While we demonstrated the effect of different AUD criteria wording using network analysis, it is likely that the same issues will plague other multivariate methods that are used to analyze multidimensional binary data sets. For instance, it is highly likely that the thresholding would have an influence on both the number of classes and class structure of a latent class analysis. Additionally, varying the thresholds would influence the representation achieved via correspondence analysis. Likewise, we would expect sensitivity in the results of factor models that used different thresholds to operationalize the criteria. As such, this should serve as a siren’s call to take care in how criteria are assessed and operationalized and further supports the notion that sophisticated models are not able to “fix” shortcomings at the assessment level.
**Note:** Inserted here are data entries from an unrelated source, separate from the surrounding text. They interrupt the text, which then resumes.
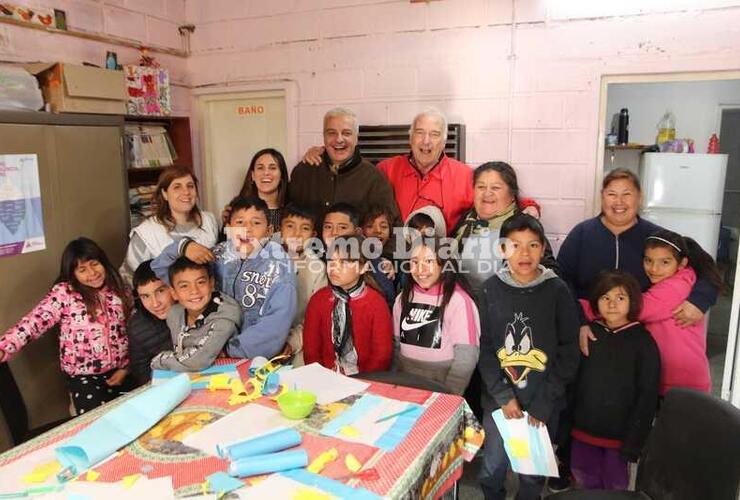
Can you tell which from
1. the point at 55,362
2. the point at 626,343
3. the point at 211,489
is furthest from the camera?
the point at 55,362

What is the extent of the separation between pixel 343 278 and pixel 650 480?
127 cm

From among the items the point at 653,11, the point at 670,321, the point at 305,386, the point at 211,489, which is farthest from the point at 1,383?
Result: the point at 653,11

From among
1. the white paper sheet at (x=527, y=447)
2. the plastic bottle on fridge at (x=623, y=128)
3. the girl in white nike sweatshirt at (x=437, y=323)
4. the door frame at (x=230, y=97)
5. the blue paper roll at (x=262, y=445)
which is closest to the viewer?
the blue paper roll at (x=262, y=445)

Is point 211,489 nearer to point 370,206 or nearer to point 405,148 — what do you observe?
point 370,206

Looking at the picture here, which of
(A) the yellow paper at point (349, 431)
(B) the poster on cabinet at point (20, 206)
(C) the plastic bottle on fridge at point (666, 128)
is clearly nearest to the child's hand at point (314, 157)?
(B) the poster on cabinet at point (20, 206)

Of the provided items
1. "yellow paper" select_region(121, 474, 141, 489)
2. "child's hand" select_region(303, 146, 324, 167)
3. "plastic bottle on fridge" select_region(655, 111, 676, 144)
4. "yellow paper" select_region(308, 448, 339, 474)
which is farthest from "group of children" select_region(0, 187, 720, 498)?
"plastic bottle on fridge" select_region(655, 111, 676, 144)

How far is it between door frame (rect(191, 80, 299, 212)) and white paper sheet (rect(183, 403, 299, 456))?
2.52m

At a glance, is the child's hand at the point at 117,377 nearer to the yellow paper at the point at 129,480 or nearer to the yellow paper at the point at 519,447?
the yellow paper at the point at 129,480

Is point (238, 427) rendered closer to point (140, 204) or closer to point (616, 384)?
point (616, 384)

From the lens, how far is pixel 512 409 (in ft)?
6.83

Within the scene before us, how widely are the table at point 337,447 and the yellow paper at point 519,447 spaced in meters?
0.52

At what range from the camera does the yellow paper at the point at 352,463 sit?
1256mm

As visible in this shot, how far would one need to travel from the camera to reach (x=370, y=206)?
2754 mm

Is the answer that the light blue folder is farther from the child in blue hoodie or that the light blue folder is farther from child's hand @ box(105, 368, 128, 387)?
child's hand @ box(105, 368, 128, 387)
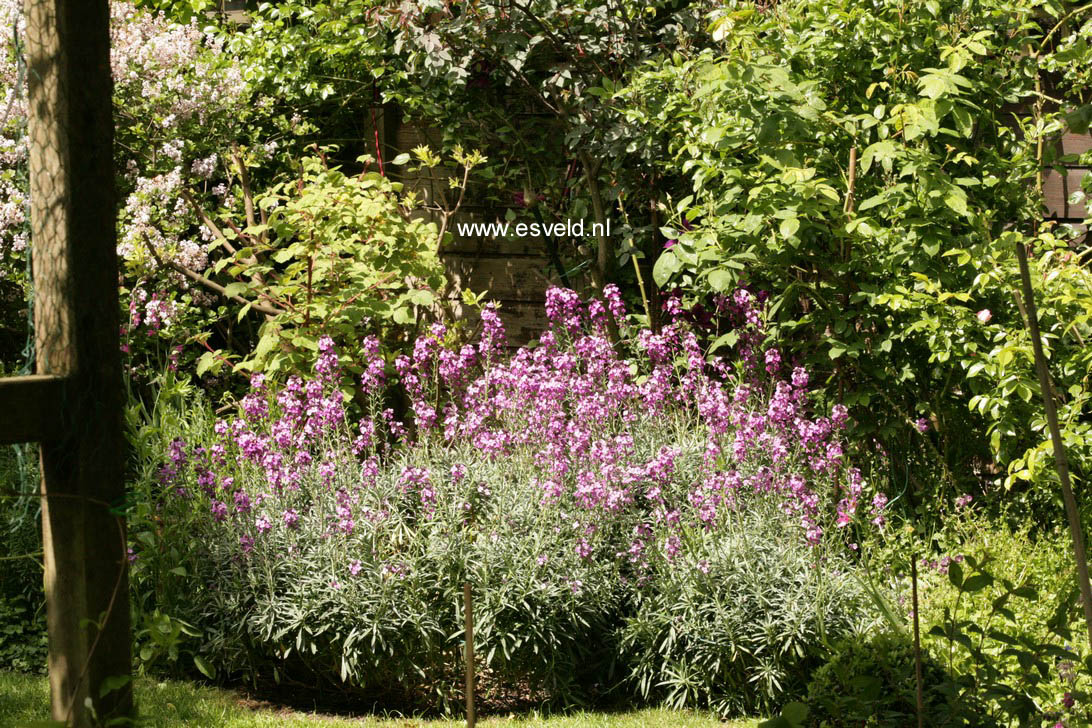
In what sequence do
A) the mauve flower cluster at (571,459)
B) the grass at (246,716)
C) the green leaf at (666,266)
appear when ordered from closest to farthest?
1. the grass at (246,716)
2. the mauve flower cluster at (571,459)
3. the green leaf at (666,266)

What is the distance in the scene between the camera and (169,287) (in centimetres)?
602

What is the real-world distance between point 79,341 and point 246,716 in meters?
1.97

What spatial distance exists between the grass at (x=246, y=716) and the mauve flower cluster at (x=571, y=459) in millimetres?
495

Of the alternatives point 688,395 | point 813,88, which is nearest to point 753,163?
point 813,88

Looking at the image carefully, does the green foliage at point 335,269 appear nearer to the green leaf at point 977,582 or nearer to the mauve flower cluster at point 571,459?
the mauve flower cluster at point 571,459

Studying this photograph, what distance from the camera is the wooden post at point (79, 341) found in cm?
204

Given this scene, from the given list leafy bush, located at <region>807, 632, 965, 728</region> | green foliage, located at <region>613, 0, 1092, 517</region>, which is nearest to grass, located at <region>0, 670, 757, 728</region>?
leafy bush, located at <region>807, 632, 965, 728</region>

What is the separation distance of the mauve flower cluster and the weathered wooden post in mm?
1539

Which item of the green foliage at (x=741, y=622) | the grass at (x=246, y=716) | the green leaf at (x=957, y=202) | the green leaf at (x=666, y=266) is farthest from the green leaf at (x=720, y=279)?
the grass at (x=246, y=716)

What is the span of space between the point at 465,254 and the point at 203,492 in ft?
8.09

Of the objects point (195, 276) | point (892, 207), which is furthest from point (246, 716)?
point (892, 207)

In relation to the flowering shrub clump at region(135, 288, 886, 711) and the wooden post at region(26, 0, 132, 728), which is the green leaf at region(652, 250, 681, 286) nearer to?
the flowering shrub clump at region(135, 288, 886, 711)

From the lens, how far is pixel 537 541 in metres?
3.75

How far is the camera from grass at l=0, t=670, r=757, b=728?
138 inches
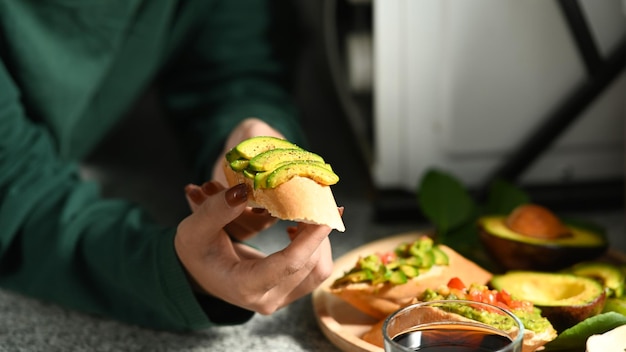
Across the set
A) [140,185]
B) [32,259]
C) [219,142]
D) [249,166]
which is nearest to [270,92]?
[219,142]

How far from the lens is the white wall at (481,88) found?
2.99ft

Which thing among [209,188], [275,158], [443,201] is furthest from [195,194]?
[443,201]

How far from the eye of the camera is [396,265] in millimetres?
704

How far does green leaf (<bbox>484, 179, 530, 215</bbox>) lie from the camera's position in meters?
0.90

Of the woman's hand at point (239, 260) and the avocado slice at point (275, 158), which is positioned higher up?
the avocado slice at point (275, 158)

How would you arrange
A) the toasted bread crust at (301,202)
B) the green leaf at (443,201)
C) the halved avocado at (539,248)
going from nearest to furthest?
the toasted bread crust at (301,202), the halved avocado at (539,248), the green leaf at (443,201)

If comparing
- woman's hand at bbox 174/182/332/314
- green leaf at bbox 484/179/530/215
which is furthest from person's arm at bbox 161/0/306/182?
woman's hand at bbox 174/182/332/314

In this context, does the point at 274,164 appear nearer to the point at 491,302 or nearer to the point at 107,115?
the point at 491,302

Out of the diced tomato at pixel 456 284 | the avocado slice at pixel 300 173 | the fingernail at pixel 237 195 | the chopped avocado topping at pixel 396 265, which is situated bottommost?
the diced tomato at pixel 456 284

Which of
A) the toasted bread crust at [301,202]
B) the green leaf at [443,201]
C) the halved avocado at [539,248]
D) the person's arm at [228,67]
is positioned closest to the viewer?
the toasted bread crust at [301,202]

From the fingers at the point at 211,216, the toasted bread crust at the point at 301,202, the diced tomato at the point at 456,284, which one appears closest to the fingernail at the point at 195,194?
the fingers at the point at 211,216

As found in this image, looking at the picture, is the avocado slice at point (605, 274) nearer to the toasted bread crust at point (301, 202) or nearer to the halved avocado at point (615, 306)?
the halved avocado at point (615, 306)

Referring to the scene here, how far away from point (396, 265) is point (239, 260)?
0.14 metres

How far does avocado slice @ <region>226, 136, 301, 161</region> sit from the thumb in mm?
23
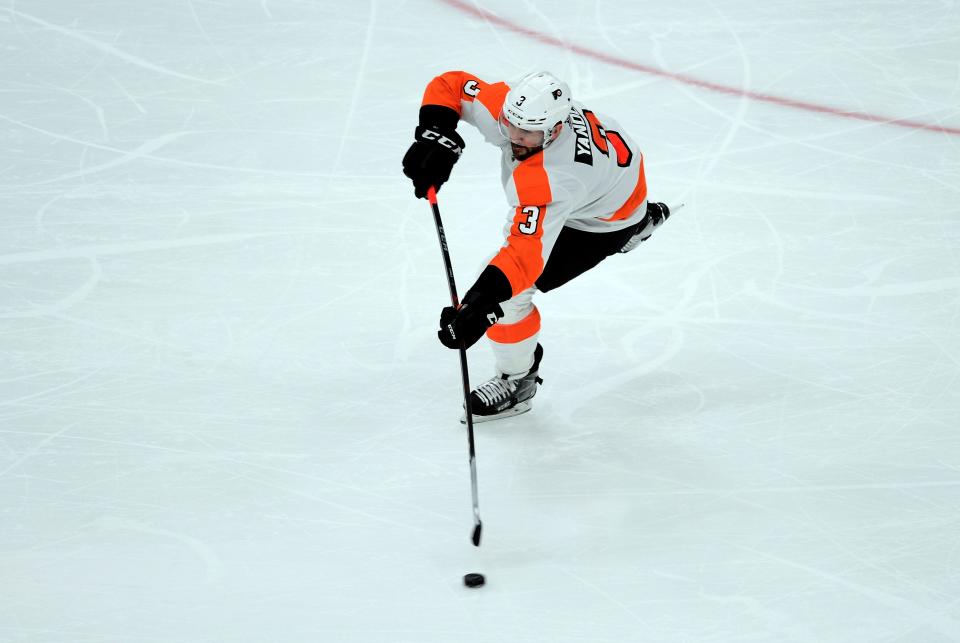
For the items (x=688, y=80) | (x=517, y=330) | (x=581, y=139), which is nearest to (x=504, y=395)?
(x=517, y=330)

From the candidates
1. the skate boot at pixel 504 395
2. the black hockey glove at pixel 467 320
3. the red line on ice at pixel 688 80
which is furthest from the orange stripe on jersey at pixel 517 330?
the red line on ice at pixel 688 80

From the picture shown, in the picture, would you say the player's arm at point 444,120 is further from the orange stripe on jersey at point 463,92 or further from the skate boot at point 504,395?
the skate boot at point 504,395

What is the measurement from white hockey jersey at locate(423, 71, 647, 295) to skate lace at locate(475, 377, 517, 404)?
530 millimetres

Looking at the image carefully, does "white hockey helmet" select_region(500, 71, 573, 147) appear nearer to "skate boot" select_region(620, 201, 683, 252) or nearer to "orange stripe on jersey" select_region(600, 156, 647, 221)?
"orange stripe on jersey" select_region(600, 156, 647, 221)

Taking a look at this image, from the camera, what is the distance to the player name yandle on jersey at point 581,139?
117 inches

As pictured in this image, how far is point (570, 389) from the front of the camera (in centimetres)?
347

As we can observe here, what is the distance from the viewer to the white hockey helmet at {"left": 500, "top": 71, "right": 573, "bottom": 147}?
9.15 ft

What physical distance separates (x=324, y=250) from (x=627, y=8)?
294 cm

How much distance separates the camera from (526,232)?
275cm

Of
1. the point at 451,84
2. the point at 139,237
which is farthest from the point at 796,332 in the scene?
the point at 139,237

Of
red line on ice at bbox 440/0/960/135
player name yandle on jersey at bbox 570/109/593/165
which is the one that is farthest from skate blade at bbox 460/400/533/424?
red line on ice at bbox 440/0/960/135

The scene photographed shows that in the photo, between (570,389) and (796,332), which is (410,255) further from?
(796,332)

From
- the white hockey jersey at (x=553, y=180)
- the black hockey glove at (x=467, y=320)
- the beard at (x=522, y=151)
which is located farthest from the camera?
the beard at (x=522, y=151)

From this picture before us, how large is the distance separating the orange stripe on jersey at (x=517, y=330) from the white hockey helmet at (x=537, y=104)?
635 millimetres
Although the focus of the current analyses is on AUD, as noted above, a similar situation appears to be present for major depression. There is reason to suspect that variation in operationalization of diagnostic criteria is relevant for many if not most psychiatric conditions. While the effects of using more or less “severe” operationalizations on prevalence are obvious, the importance of variation in the operationalization of criteria is less obvious but profoundly important to understanding the associations observed among symptoms/criteria. Consequently, not only must we not assume generalizability across studies utilizing different diagnostic instruments, but we should more carefully consider the wide variation in diagnostic procedures that characterize modern research. As noted by Lane et al. (2016), variation in diagnostic instruments that are foundational to much psychiatric research is large and unappreciated, and even the recovery of similar psychometric structures across studies can reflect mere “skin deep” reproducibility.
Footnotes
Author Contributions
All authors contributed to the design of the study. M. Hoffman and D. Steinley contributed to the statistical analysis. T. J. Trull and K. J. Sher contributed to the interpretation and discussion of results. M. Hoffman drafted the manuscript, and all the authors provided critical revisions. All the authors approved the final version of the manuscript for submission.
Declaration of Conflicting Interests
The author(s) declared that there were no conflicts of interest with respect to the authorship or the publication of this article.
Funding
This work was supported by National Institute on Alcohol Abuse and Alcoholism Grants R01-AA024133, K05-AA017242, and T32-AA013526 (to K. J. Sher) and R01-AA023248 (to D. Steinley).